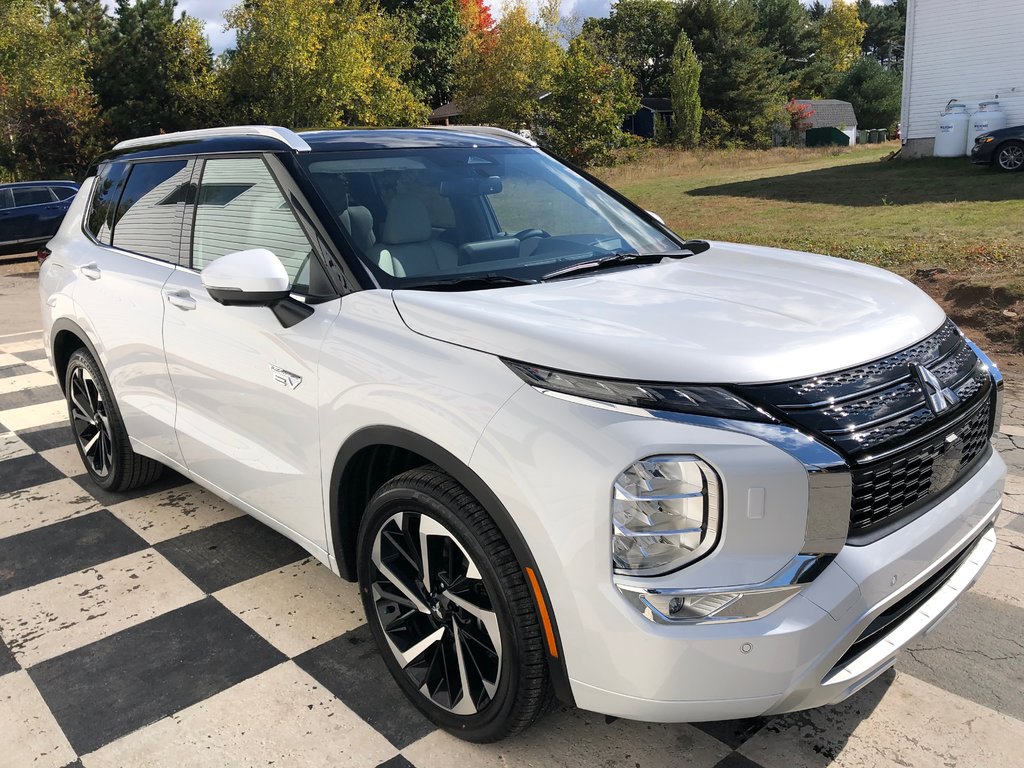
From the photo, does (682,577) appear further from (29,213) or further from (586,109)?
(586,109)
...
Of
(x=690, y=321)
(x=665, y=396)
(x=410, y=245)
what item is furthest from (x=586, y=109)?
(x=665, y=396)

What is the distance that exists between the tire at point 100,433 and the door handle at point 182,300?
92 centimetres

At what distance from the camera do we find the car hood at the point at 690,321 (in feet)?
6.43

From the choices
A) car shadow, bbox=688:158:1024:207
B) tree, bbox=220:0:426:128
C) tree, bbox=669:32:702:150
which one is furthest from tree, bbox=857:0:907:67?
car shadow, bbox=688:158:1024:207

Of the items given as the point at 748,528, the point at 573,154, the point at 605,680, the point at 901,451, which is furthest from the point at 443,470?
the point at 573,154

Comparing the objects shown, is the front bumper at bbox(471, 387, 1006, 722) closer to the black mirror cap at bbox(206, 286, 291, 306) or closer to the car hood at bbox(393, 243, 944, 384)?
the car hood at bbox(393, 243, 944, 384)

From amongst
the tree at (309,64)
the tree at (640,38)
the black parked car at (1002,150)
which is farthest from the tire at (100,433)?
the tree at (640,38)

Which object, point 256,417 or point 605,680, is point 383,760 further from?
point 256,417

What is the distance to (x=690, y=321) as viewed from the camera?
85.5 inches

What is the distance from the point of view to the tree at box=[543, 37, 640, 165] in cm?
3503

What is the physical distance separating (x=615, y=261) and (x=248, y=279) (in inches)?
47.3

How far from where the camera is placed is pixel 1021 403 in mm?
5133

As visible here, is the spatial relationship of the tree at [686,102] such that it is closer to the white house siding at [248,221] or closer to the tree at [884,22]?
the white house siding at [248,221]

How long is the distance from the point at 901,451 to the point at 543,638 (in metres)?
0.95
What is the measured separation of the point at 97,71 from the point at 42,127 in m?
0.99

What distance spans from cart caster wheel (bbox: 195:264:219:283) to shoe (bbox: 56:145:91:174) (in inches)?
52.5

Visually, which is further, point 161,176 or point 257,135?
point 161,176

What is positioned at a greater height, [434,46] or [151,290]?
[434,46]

» **Instrucciones de la tarea**
Muestra todas las líneas de las entradas que contengan la palabra "inches".

» **La respuesta**
85.5 inches
What is the physical distance separating (x=615, y=261) and (x=248, y=279) (in inches)?
What distance spans from cart caster wheel (bbox: 195:264:219:283) to shoe (bbox: 56:145:91:174) (in inches)?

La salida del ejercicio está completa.